Maybe some did. I didn't. Not even pot. That was my one and only chance to get a college degree, and my school would kick you out in a heartbeat for drugs. They regularly searched the dorm on Saturdays with the drug dogs and NCIS occasionally would run stings.
You must be a lot younger than I am. Drug sniffin' dogs didn't exist when I was in school.
 
The medicine cabinet and the stuff we experimented with was more along the lines of pharmaceuticals - not "mix it up in the sink" kinda crap that passes for drugs these days. Full disclosure: Only thing I experimented with in college was alcohol. I never even saw any pot until after I graduated. BUT, pills were a known quantity back in the day if you raided the medicine cabinet.

Now of days, the "pills" are whatever the drug dealer hands you that LOOKS like a pill you might know. Buyer beware.

I've often wondered if the current epidemic of deaths is self-limiting (all the dummies die!) BUT, NO! "Stupid" - actually, smart really - kids are getting drugs they think they know and one-pill-and-done with some of them. You'd think they'd read the papers or watch TV and knock it off, but you can't fix "stupid" I guess. Too bad, really.
I did a lot of things when I was younger where I could have easily died but none having to do with drugs. My activities were like riding or driving too fast, hiking and climbing in places without appropriate safety equipment and playing football and getting concussed.

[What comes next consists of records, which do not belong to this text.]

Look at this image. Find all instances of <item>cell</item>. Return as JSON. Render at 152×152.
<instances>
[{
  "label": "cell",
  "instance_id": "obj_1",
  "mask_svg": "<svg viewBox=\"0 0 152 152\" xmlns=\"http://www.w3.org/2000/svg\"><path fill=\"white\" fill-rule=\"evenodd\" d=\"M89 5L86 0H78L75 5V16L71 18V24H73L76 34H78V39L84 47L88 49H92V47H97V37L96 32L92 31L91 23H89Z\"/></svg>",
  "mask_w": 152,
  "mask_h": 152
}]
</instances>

I don't know anyone, and I mean anyone who has an opioid problem. I am sure it is because of demographics. I see all of the laxatives at Costco and CVS and I was told those are popped by people addicted to opioids but I'm not sure about this. My wife had some strong drugs when she had knee surgery and complained about the constipation and I told her to deal with the pain or the constipation and she chose to deal with the pain rather than the digestive tract issues. I had a tooth extraction recently and didn't use the drugs the dentist gave me and opted for double Tylenol and just dealt with the pain.

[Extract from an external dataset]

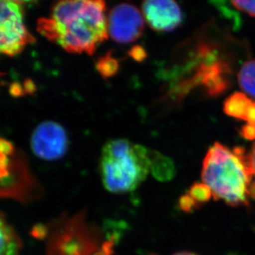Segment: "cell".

Not sure about these opioids. What is the typical demographic? Is it a suburbs thing? It may be happening in plain sight and I just don't see it.
 
I did a lot of things when I was younger where I could have easily died but none having to do with drugs. My activities were like riding or driving too fast, hiking and climbing in places without appropriate safety equipment and playing football and getting concussed.

I don't know anyone, and I mean anyone who has an opioid problem. I am sure it is because of demographics. I see all of the laxatives at Costco and CVS and I was told those are popped by people addicted to opioids but I'm not sure about this. My wife had some strong drugs when she had knee surgery and complained about the constipation and I told her to deal with the pain or the constipation and she chose to deal with the pain rather than the digestive tract issues. I had a tooth extraction recently and didn't use the drugs the dentist gave me and opted for double Tylenol and just dealt with the pain.

Not sure about these opioids. What is the typical demographic? Is it a suburbs thing? It may be happening in plain sight and I just don't see it.
There is no typical demographic for substance use disorders. It affects all genders, all ages, all races, all socioeconomic groups. It’s an equal opportunity disease. It may be more apparent in lower income populations but that’s just because the higher income people hide it better. There are plenty of wealthy users out there. Elvis. Michael Jackson. John Belushi. Chris Farley. Whitney Houston. Philip Seymour Hoffman. The list goes on and on.
 
Personally know 3 families that have lost a son in their teens or twenties to Fentanyl. These are upper middle class families that are not economically disadvantaged. However, almost all of my kids friends have some kind of "anxiety" issues. I think social media puts a lot of pressure on young minds. Did my share of stupid in high school, but seems to be much more serious today. Overdose deaths are 100k+ per year so something different is definitely going on.